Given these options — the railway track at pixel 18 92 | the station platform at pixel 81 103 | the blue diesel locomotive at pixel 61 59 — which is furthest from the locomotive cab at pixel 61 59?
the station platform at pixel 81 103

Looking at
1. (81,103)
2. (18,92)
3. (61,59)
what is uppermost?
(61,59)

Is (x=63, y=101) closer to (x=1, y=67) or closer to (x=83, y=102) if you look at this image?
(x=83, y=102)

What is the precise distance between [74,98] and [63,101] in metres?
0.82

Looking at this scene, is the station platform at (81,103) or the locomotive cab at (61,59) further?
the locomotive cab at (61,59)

——————————

# Task statement
Render the lines of the listing above, from the line containing "What is the" through the end of the listing, inclusive, as a numbered list with the blank lines left out.

# Output for this exercise
1. What is the precise distance between [74,98] and [63,101] in metres?
2. 0.82
3. Looking at this scene, is the station platform at (81,103) or the locomotive cab at (61,59) further?
4. the locomotive cab at (61,59)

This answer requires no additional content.